• PROBLEM STATEMENT: Among the entries below, find all lines that include "woman" and copy them.

• DATA FOR PROCESSING:
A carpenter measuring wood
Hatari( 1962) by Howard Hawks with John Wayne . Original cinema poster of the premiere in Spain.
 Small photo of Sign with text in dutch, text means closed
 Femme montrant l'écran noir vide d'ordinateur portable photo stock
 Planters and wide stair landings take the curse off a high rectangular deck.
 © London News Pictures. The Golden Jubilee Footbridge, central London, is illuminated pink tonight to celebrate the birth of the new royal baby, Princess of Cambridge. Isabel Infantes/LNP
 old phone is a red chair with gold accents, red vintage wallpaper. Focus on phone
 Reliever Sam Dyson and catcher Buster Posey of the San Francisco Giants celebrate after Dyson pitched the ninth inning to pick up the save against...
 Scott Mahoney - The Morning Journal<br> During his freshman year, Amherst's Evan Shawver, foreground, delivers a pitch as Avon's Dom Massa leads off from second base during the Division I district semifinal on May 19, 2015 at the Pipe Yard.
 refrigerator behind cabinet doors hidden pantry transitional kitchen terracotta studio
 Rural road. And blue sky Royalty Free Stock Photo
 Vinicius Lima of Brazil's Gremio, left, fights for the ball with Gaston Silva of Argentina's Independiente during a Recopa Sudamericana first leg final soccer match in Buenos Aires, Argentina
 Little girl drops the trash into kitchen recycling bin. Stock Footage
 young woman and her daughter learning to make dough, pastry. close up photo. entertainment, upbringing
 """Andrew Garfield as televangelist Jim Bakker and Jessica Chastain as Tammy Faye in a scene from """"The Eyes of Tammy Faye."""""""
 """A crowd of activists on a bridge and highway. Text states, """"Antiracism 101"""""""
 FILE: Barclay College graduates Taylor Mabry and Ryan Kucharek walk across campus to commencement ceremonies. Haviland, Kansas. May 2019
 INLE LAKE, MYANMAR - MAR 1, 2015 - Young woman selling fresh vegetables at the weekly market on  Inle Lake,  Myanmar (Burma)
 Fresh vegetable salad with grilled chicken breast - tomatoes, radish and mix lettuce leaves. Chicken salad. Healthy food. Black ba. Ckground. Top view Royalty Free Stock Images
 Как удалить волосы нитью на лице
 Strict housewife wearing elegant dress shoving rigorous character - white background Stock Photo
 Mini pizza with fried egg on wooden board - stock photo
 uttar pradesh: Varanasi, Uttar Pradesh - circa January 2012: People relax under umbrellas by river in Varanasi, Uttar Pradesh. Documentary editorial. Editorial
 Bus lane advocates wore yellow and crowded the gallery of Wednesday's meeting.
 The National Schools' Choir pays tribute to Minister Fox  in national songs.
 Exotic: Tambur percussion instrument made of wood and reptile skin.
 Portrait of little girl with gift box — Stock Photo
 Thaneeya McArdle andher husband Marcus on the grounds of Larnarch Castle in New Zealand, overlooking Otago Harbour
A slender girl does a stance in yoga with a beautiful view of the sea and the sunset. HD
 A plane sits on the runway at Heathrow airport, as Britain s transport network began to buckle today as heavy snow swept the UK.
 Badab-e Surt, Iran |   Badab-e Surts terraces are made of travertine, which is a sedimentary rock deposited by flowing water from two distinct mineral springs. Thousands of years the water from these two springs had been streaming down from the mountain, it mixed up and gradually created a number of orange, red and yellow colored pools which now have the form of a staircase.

• TASK RESULT:
 young woman and her daughter learning to make dough, pastry. close up photo. entertainment, upbringing
 INLE LAKE, MYANMAR - MAR 1, 2015 - Young woman selling fresh vegetables at the weekly market on  Inle Lake,  Myanmar (Burma)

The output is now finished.